As sound has become more sophisticated over the years, so too have the ways it can break down during my matinee. A common example is the surround-sound malfunction, in which six of the channels are broadcasting ambient noise (traffic, birds, stray gunfire), three of the channels are silent and three are broadcasting varying levels of grungy static.

This would be an ideal time to practice your lip-reading.

Sometimes, the sound is so very very quiet. If you lean forward, as I am accustomed to doing, you can make out some or most of the pertinent dialogue and make up the rest. Did the villain say he was smuggling drugs or juggling pugs? Either way, evil.

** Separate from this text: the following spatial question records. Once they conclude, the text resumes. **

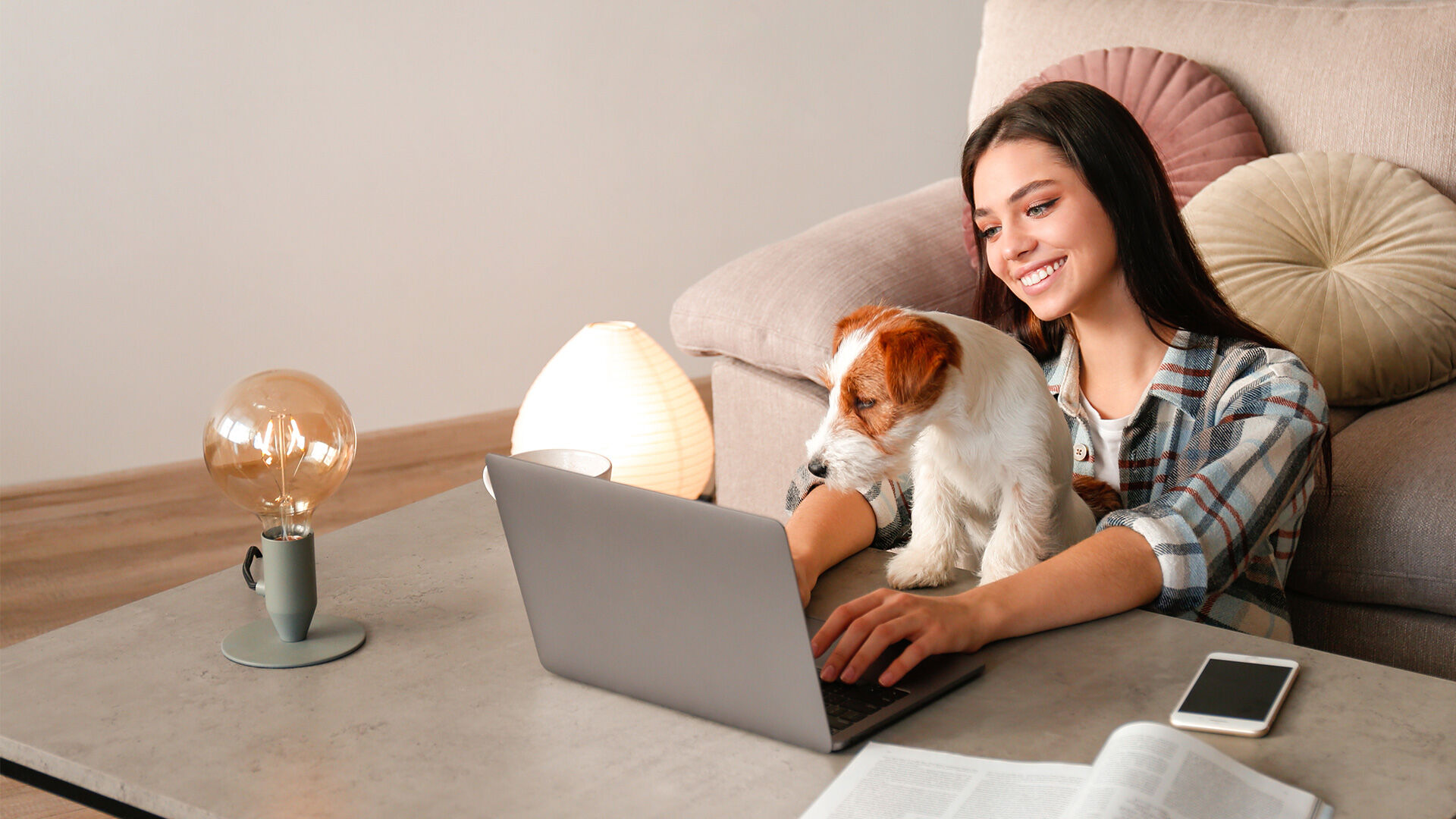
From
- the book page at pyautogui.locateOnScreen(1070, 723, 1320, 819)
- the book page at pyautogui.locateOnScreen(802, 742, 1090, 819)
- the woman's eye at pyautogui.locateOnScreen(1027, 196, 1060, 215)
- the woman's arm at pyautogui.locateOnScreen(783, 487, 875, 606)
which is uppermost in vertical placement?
the woman's eye at pyautogui.locateOnScreen(1027, 196, 1060, 215)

On rare occasions, the sound during the early days of DTS or THX was too loud for comfort. I experienced digital deafness first-hand during the summer popcorn movies where the seats would rumble and my eardrums would explode.

More often, I would experience it while trying to watch an arthouse movie while the neighboring auditoriums had their FX cranked to 11. So while the main characters were exploring the human condition, the indie would get an unwarranted jolt of POW! BLAM! BOOM! in unexpected moments.

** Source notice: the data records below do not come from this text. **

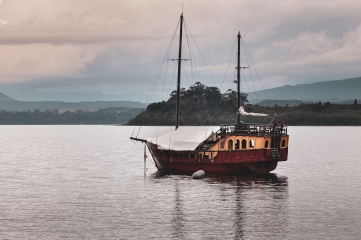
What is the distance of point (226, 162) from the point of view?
6550cm

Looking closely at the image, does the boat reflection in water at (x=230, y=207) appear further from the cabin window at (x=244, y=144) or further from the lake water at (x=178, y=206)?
the cabin window at (x=244, y=144)

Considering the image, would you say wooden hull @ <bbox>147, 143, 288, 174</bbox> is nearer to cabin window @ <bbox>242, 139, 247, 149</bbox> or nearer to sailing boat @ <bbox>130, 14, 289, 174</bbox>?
sailing boat @ <bbox>130, 14, 289, 174</bbox>

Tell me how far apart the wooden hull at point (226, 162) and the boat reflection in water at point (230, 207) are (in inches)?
43.5

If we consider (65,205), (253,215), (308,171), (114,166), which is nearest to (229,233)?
(253,215)

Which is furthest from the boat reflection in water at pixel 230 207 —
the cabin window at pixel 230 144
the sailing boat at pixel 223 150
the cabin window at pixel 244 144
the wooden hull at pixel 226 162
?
the cabin window at pixel 244 144

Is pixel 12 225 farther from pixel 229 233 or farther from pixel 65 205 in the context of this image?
pixel 229 233

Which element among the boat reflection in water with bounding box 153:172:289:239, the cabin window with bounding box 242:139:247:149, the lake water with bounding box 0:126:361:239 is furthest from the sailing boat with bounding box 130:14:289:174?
the lake water with bounding box 0:126:361:239

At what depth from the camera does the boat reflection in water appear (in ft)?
129

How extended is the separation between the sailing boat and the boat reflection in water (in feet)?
4.90

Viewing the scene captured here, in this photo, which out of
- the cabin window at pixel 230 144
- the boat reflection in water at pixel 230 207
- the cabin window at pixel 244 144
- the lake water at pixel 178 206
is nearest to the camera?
the lake water at pixel 178 206

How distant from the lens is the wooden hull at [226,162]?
65.6 metres

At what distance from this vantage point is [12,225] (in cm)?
Answer: 4088

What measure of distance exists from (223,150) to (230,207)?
18.1 metres

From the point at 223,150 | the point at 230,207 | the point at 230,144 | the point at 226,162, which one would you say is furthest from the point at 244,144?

The picture is the other problem. While seeing “Hero,” the arty Chinese historical martial arts epic, the movie was out of frame, so we saw the top half of the movie. This wouldn’t have been a problem, except that the English subtitles were no longer visible, and we weren’t fluent in Mandarin.

(And if we were, the sound was out for part of the movie, too. And our Chinese lip-reading is rusty at best.)

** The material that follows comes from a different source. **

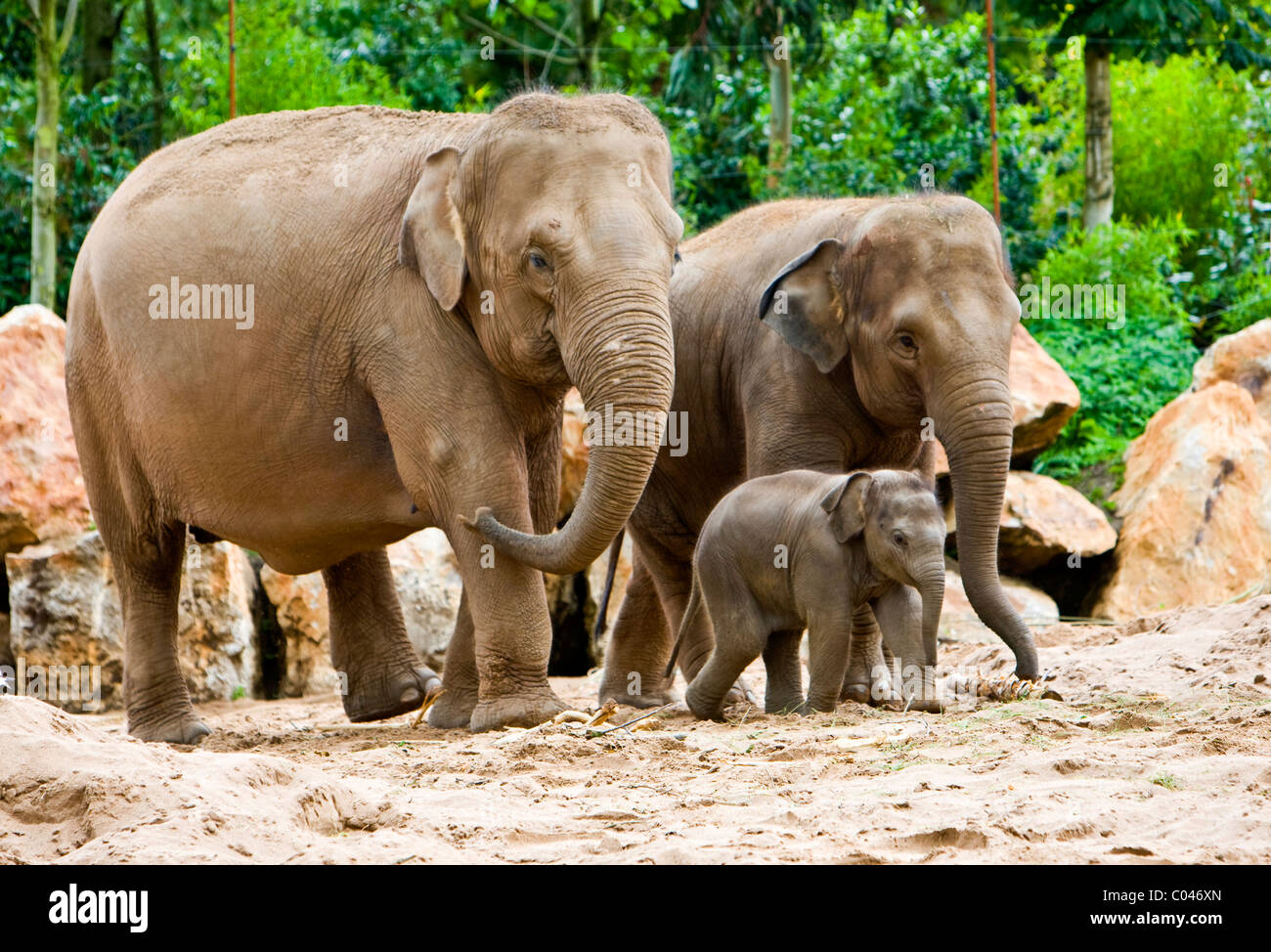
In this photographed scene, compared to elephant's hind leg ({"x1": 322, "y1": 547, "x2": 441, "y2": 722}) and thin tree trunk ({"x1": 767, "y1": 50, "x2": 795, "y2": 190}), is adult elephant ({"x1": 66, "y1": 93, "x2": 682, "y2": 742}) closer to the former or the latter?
elephant's hind leg ({"x1": 322, "y1": 547, "x2": 441, "y2": 722})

The first 10 minutes of “Star Trek: Insurrection” were darker than expected. Not the tone, the picture, which was out completely — but the sound was still on, making for a nice throwback to the radio drama era. And because film reels are cumbersome and unidirectional, we couldn’t simply rewind to catch that lost introduction.

The picture is usually dim, sometimes fuzzy. The reel changes are sloppy at best. At the lesser theaters, the picture ratio doesn’t always match the screen ratio.

“Crash” lived up to its name. Not once but twice, the movie stopped. No picture, no sound. It’s like the power was shut off on our projector – but not the one next door, as we could clearly discern the explosions and firefights. The movie resumed each time at the spot it left off, but what a momentum killer. Little did we know that the second breakdown was about 60 seconds before the credits rolled.

I look forward to the new digital projectors and IMAX-size screens headed our way. We’ll have a whole new way to experience the movies. Perhaps we’ll see giant 1s and 0s floating across where the actual picture should be. Or maybe the screen will collapse and smother the first three rows.

My friends won’t hit the theaters with me anymore. But I’ll still go.

When you complain to the manager, be sure to point me out, if you can find me in the darkness beneath the mounds of hurled trash.